A couple of months ago I decided to start monitoring my home network. This was in part due to frequent dropouts of an Amazon Firestick. This usually happened in the middle of the kids watching Peppa Pig or Paw Patrol. Nothing like family-driven monitoring!

I originally setup Nagios and Zabbix. My home “network” mostly consists of a few Raspberry Pis, a couple of other random ARM boards, and a mish mash of cheap switches (see: unmanaged low end TP Link/Netgear, not old enterprise kit) and routers.

This is all in dire need of an update, but not really feasible currently.

Why Nagios and Zabbix?

I used Nagios and Zabbix for three reasons.

Familiarity

Nagios is the primary monitoring tool at my current workplace. It has a number of shortcomings, including not being very dynamic and the configuration takes a lot of getting used to. Also I had to use Debian Buster (well, Raspbian Buster) for my monitoring host as Nagios was pulled from the Debian archives in Debian Stretch, with Debian pushing people to use Icinga2 instead.

However I know it well enough to be able to get an instance up and running, and monitoring all elements of my home network in a couple of hours at most.

Learning Zabbix

We do use Zabbix at my workplace, but it isn’t a primary monitoring tool. Other than adding a couple of graphs, I’d had little to no involvement in using or configuring it.
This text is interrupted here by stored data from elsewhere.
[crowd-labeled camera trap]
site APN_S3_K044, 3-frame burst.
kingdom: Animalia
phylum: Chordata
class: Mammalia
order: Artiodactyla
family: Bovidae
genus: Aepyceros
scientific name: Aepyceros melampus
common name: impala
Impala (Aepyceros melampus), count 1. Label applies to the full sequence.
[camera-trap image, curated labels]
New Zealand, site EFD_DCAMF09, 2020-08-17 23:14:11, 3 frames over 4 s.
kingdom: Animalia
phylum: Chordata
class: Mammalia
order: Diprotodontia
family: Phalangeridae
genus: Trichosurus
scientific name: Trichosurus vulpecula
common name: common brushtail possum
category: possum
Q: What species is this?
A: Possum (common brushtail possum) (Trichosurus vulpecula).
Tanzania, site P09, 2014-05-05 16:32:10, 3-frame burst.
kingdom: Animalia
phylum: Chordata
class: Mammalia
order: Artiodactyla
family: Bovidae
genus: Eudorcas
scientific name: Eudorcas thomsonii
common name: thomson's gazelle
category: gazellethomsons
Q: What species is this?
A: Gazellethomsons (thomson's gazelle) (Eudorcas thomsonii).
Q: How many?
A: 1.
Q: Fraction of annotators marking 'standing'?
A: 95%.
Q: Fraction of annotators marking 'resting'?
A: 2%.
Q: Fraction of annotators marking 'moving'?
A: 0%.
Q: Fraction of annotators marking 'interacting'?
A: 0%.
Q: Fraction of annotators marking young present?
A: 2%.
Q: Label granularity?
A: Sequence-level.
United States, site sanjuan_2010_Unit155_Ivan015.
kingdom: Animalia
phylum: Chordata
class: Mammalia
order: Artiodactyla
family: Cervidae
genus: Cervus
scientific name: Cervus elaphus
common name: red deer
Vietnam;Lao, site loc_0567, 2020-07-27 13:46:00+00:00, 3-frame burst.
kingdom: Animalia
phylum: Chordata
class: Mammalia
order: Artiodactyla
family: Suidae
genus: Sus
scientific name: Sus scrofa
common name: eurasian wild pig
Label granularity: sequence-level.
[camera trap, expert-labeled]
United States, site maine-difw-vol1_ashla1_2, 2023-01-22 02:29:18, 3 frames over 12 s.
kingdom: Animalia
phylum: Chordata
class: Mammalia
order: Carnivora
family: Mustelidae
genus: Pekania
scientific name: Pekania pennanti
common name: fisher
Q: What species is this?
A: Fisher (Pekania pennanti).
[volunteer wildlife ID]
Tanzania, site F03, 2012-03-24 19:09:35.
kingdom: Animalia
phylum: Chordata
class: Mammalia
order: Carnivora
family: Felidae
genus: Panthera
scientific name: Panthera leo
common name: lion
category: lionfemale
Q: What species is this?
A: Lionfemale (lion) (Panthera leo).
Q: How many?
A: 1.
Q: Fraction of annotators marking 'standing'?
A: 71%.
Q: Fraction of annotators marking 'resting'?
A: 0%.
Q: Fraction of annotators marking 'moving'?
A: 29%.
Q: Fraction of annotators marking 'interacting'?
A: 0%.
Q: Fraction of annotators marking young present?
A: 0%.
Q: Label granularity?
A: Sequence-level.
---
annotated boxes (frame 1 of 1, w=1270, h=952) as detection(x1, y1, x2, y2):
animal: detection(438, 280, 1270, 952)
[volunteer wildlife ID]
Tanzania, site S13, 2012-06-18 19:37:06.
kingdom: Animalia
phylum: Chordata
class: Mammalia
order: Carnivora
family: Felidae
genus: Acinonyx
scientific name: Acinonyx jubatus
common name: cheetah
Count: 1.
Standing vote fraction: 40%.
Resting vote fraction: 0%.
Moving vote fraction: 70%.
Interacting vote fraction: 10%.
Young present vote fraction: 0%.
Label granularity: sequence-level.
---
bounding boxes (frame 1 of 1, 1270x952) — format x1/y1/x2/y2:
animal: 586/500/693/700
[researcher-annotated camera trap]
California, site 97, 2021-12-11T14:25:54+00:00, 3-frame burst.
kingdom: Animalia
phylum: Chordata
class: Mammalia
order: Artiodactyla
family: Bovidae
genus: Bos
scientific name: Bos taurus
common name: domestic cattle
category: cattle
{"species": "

At least by doing this, I could get more of a handle on Zabbix itself.

Raspberry Pi 2

The only “host” I had spare was a Raspberry Pi 2. Using anything more demanding (which given I’ve seen Observium bring a fairly decent spec’d Dell server to its knees) was out of the question.

Not enough monitoring

I had monitored all my internal network, as well as my VPS. I was getting some useful statistics, and it helped me fix a few underlying issues I had either not noticed, and half-ignored to deal with another day. Having it flash up in a monitoring system made me put time into actually fixing the issues.

While I had more visibility of what was happening in my home network, the default check times on Nagios made it so I’d actually not see the problems quick enough. The Firestick would drop out, but by the time Nagios was ready to do another check, the Firestick would have come back (or it would have been rebooted so the kids can see Grampy Rabbit or Chase again). Increasing the frequency of the checks would probably tax the little RPI too much.

I looked around to see if anything else could do the job, but I couldn’t realistically just rip down a monitoring stack and plug in a new one, in the hope it was better.

I wondered about Icinga2, Check_MK and other Nagios-based tools, but they either added more resource requirements or would still have some of the same issues as Nagios.

I liked the idea of Sensu, but there was no way I could standup Redis and RabbitMQ just for this. Besides, the minimum requirements to run it were more than all the devices in my house combined.

Zabbix was good, but I found it did a much better job of networking gear than it did Linux or generic blackbox-style monitoring. Not to say it was bad at it, but it is the kind of monitoring tool I would have killed for in my previous career (i.e. a Network Engineer).

Prometheus?

Anyone who’s looked into monitoring for the past few years will likely have heard of Prometheus. Rather than doing checks based upon scripts returning status codes, it gathers metrics from endpoints and stores them in a Time Series Database (TSDB).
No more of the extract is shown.